On ne saurait toutefois admettre

d’emblée que tout voisin peut recourir contre l’autorisation d’ériger une

construction indépendamment de la question de savoir si elle lui cause un

préjudice (AC.1999.0024 du 27 avril 1999 qui cite l’arrêt AC.1998.0031 du 18

mai 1998, dans lequel a été déclaré irrecevable le recours d’un voisin qui

invoquait les règles communales sur l’aménagement des combles tout en admettant

que l’aménagement litigieux en l’espèce ne le dérangeait pas). Dans cet arrêt,

le Tribunal administratif a rappelé que la qualité pour recourir devait être examinée

exclusivement en regard des moyens soulevés, car ces moyens délimitaient le

cercle des atteintes dont le recourant pouvait se voir reconnaître un intérêt

digne de protection à tenter de se prémunir. En effet, même si les

inconvénients liés à un projet constituent en général l’objet même de la

discussion sur la délivrance de l’autorisation requise, on ne peut pas échapper

à la nécessité de procéder à une appréciation sommaire de ces inconvénients au

stade de la décision sur la qualité pour recourir (dans ce sens ATF 121 II 180

consid. 3a). Il faut tenir compte de l’importance relative de

l’inconvénient invoqué par le justiciable et délimiter le cercle des personnes

habilitées à recourir de manière à ne pas ouvrir la voie à l’action populaire

(ATF 121 II 179 consid. 2c et d, qui rappelle à cet égard le sort différent

réservé respectivement au recours des voisins d’une fabrique utilisant la

biotechnologie génétique, en raison du risque d’accident, et au recours de

voisins d’une ligne de chemin de fer invoquant le risque engendré par la

construction pour l’approvisionnement en eau potable, jugé insuffisant pour

fonder leur qualité pour recourir). On précisera encore que, pour la

reconnaissance de la qualité pour recourir, la jurisprudence se montre plus sévère

pour les immissions immatérielles comme la vue ou le bien-être que pour les

immissions matérielles telles que le bruit ou la pollution de l'air (arrêt TA AC.2004.0107

du 17 novembre 2004 consid. 2 ; ATF du 28 mars 1995, ZBl 1995 530 cité par

Zen-Ruffinen, La qualité pour recourir des tiers dans la gestion de l'espace,

in : Les tiers dans la procédure administrative, Zurich 2004, p. 184).

b) En l’espèce, la qualité pour recourir des

recourants doit s’apprécier en comparant le projet autorisé par la municipalité

en date du 16 septembre 2005 et le projet résultant de l’erreur d’implantation.

C’est uniquement dans la mesure où le projet modifié cause aux intéressés un

préjudice plus important que le projet initialement autorisé que la qualité

pour recourir peut être admise. Une autre solution reviendrait à permettre

indûment aux recourants de faire valoir dans la présente procédure des griefs

qui auraient dû être invoqués dans le cadre d’un recours - qu'ils n'ont, on le

rappelle, pas déposé - contre le permis initial.
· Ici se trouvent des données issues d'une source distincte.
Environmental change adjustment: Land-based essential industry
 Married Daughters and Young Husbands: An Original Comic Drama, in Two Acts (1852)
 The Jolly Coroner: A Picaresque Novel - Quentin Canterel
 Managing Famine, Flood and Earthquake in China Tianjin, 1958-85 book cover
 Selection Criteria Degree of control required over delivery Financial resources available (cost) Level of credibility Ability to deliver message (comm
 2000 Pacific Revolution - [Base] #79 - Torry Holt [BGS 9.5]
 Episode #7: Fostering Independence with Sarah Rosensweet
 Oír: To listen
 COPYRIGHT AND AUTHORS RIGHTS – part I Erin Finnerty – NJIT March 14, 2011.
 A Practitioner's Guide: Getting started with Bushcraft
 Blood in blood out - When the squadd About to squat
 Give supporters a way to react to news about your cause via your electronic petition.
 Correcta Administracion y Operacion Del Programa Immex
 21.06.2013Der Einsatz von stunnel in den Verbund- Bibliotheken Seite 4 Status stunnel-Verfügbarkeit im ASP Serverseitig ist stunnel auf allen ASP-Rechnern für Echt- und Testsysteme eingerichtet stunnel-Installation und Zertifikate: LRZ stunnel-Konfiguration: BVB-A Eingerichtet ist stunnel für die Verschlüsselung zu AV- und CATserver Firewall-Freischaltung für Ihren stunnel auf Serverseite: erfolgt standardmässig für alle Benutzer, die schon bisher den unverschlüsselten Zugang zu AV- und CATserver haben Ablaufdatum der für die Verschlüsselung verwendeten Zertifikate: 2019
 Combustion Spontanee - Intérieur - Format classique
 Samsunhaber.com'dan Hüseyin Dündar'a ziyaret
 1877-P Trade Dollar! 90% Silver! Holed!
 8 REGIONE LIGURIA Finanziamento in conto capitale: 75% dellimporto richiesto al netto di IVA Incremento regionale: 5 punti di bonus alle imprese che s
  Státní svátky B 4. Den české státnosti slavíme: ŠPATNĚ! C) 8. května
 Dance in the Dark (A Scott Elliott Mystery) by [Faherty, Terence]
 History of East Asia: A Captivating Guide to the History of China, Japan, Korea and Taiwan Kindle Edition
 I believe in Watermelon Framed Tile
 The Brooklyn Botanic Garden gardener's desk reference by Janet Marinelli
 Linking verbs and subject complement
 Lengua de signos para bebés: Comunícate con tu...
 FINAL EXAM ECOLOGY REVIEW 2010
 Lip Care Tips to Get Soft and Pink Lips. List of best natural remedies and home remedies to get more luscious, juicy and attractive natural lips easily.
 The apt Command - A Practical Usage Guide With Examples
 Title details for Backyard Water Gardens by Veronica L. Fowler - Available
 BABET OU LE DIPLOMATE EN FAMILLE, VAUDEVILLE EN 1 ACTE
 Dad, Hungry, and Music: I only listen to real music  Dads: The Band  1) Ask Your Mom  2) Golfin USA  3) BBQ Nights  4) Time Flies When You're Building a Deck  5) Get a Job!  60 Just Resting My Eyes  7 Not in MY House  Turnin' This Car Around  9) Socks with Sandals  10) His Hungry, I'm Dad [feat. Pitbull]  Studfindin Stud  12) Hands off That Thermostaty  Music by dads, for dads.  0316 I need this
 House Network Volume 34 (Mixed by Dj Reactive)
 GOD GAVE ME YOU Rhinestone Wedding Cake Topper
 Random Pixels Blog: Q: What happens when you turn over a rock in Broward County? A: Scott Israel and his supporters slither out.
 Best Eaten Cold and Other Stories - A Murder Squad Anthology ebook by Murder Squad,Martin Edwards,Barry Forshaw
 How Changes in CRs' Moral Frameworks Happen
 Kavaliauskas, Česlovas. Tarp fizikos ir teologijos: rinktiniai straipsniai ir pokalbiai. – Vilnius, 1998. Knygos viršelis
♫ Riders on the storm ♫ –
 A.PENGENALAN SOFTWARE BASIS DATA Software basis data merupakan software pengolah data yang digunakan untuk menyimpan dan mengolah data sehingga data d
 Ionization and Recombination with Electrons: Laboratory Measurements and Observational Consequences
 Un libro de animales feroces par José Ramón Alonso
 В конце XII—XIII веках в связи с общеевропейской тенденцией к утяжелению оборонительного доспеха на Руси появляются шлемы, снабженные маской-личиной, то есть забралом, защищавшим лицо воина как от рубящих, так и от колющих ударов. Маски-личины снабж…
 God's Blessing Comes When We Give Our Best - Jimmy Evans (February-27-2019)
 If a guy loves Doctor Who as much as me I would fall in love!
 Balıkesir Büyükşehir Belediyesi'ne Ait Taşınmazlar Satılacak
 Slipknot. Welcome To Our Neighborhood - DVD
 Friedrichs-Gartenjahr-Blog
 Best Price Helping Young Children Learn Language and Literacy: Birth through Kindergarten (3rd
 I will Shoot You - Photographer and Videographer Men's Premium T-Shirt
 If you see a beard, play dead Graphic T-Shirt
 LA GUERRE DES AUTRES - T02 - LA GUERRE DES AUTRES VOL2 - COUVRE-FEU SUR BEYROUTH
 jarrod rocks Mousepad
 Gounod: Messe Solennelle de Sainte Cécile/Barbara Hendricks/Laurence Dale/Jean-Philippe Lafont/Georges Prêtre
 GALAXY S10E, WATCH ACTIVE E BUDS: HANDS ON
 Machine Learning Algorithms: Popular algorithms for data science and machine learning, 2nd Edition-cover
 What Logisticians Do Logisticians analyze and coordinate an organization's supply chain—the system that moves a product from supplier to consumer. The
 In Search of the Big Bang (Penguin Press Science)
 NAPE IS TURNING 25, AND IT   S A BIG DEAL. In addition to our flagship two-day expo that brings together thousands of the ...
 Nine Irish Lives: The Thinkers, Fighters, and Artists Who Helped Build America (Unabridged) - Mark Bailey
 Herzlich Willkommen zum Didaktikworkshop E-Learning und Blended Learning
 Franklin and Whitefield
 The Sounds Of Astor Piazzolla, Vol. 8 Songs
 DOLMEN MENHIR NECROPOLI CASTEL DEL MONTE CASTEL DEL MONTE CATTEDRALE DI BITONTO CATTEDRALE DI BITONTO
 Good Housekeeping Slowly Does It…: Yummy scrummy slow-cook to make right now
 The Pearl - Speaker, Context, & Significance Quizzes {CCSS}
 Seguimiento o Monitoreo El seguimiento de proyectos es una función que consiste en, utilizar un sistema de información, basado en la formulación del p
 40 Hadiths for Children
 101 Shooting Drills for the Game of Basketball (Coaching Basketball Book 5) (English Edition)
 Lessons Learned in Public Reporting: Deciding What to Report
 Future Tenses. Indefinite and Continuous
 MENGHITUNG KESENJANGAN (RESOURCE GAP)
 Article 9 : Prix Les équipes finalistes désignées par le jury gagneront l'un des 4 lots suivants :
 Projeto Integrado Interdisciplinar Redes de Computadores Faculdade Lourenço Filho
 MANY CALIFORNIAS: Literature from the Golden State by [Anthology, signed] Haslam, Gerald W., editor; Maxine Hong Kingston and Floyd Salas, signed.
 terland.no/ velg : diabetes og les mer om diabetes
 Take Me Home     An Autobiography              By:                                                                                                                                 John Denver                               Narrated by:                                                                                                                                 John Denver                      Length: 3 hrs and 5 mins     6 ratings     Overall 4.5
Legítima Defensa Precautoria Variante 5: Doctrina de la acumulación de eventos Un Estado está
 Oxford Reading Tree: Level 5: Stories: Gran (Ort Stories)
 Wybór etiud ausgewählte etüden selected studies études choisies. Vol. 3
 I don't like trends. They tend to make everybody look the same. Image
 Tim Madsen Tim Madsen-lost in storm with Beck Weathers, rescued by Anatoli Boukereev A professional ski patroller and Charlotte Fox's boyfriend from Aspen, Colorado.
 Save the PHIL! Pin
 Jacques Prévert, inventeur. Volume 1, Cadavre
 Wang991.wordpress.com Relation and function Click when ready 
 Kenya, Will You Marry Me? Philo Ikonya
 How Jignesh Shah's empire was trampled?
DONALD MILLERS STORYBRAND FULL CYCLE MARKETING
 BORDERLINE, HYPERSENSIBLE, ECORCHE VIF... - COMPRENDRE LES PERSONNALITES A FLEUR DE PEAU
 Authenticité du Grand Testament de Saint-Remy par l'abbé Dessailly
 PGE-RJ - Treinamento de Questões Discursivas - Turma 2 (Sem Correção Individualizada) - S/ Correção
Les époux Rapp soutiennent que, suite à l’erreur

d’implantation, la villa des constructeurs est plus en avant par rapport au

terrain naturel. Elle serait plus proéminente et entraînerait ainsi une perte

de dégagement et une perte de valeur de leur parcelle. Pour l’autorité intimée en

revanche, la modification d’implantation n’entraîne aucun préjudice pour les

recourants. De même, selon les constructeurs, la vue depuis la maison de ces

derniers ne serait pas altérée, l’altitude au faîte restant identique. Lors de

la vision locale, les parties ont admis que la nouvelle implantation de la construction

n’entraînait pas de modification de l’altitude au faîte (contrairement à la

hauteur de la construction qui se trouve modifiée vu qu’elle résulte d’un calcul

se basant notamment sur le point médian de la façade aval, conformément à l'art. 45

RAC, point médian qui se trouve décalé vers le bas dans la construction

modifiée). Pour sa part, le Tribunal a constaté que si le projet selon la

nouvelle implantation occasionnait certes une gêne légèrement plus marquée pour

la vue dont profitaient les recourants depuis leur cuisine et leur véranda, il ouvrait

toutefois le champ de vision depuis le jardin du côté est, puisqu'il se situait

ainsi directement dans l’axe d’une surface boisée, qui interdisait de toute

façon la vue sur le lac. On peut dès lors sérieusement douter du fait que le

déplacement de la maison des constructeurs produise véritablement un préjudice

pour les recourants. Il n’est cependant pas nécessaire de trancher définitivement

la question de la recevabilité, le recours devant de toute manière être rejeté

sur le fond pour les motifs qui vont suivre.

3.

Les époux Rapp ont formulé une demande d’expertise afin de

déterminer quelles étaient les conséquences de la modification de

l’implantation de la villa des constructeurs par rapport au projet initial, en

particulier au niveau de la hauteur.

L’autorité peut mettre un terme à l’instruction

lorsque les preuves administrées lui ont permis de former sa conviction et que,

procédant d’une manière non arbitraire à une appréciation anticipée des preuves

proposées, elle a la certitude qu’elles ne pourraient l’amener à modifier son

opinion (ATF 130 II 429 consid. 2.1 et les arrêts cités, 122 V 162 consid. 1d,

119.

Ib 505 consid. 5b/bb). En l’occurrence, de l’avis du Tribunal

administratif, une expertise n’était pas nécessaire, les faits déterminants

ayant été abondamment discutés dans le cadre de l'échange des écritures et

ayant encore pu être éclaircis lors de la vision locale. La mise en œuvre d’une

expertise n’aurait pas apporté davantage de paramètres pour apprécier la

situation des recourants.

4.

Les recourants requièrent l’annulation de la décision

municipale en raison du caractère incomplet du dossier déposé auprès de la

municipalité, lequel ne permettrait pas de se rendre compte de l’ampleur de la

modification.

Selon la jurisprudence du tribunal de céans, des

irrégularités dans la procédure de mise à l'enquête ne sont susceptibles

d'affecter la validité d'un permis de construire que si elles ont été de nature

à gêner les tiers dans l'exercice de leurs droits ou qu'elles n'ont pas permis

de se faire une idée précise, claire et complète des travaux envisagés et de

leur conformité aux règles de police des constructions (v. arrêts TA AC.1999.0199

du 26 mai 2000, AC.1996.0220 du 19 août 1998, AC.1995.0120 du 18 décembre 1997).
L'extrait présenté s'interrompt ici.